_EXTRACTED TEXT_
Happy 18th birthday Hayley!

Hayley bids farewell to childhood and continues along the path to a future full of hope and ambitions…

Monday evening, at the computer

“Seems funny I won’t be reading about my life anymore…” Hayley looks sad but then her face lights up. “But hey I’ll be able to drink alcohol!”

Yes, Hayley turns 18 this month and as she says goodbye officially to childhood, we say farewell to the regular blog. We know the National Deaf Children’s Society will be there for us for a few years yet, but our biggest battles have been fought.

Number 18 Candles Cake

Looking back at the first blogs seven years ago I’m blown away by how far we’ve come. Hayley was in primary school and we were just beginning our journey to get her on the road to success and wellbeing in a hearing world.

_WHAT YOU WILL DO_
Copy the birthday blog post from "Hayley bids farewell" up to and including "a hearing world.", word for word.

_INFORMATION PROVIDED_

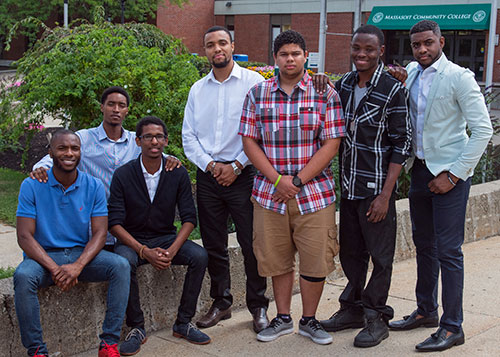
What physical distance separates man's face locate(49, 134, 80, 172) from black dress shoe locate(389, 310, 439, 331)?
2.42 m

_EXERCISE SOLUTION_
Hayley bids farewell to childhood and continues along the path to a future full of hope and ambitions…

Monday evening, at the computer

“Seems funny I won’t be reading about my life anymore…” Hayley looks sad but then her face lights up. “But hey I’ll be able to drink alcohol!”

Yes, Hayley turns 18 this month and as she says goodbye officially to childhood, we say farewell to the regular blog. We know the National Deaf Children’s Society will be there for us for a few years yet, but our biggest battles have been fought.

Number 18 Candles Cake

Looking back at the first blogs seven years ago I’m blown away by how far we’ve come. Hayley was in primary school and we were just beginning our journey to get her on the road to success and wellbeing in a hearing world.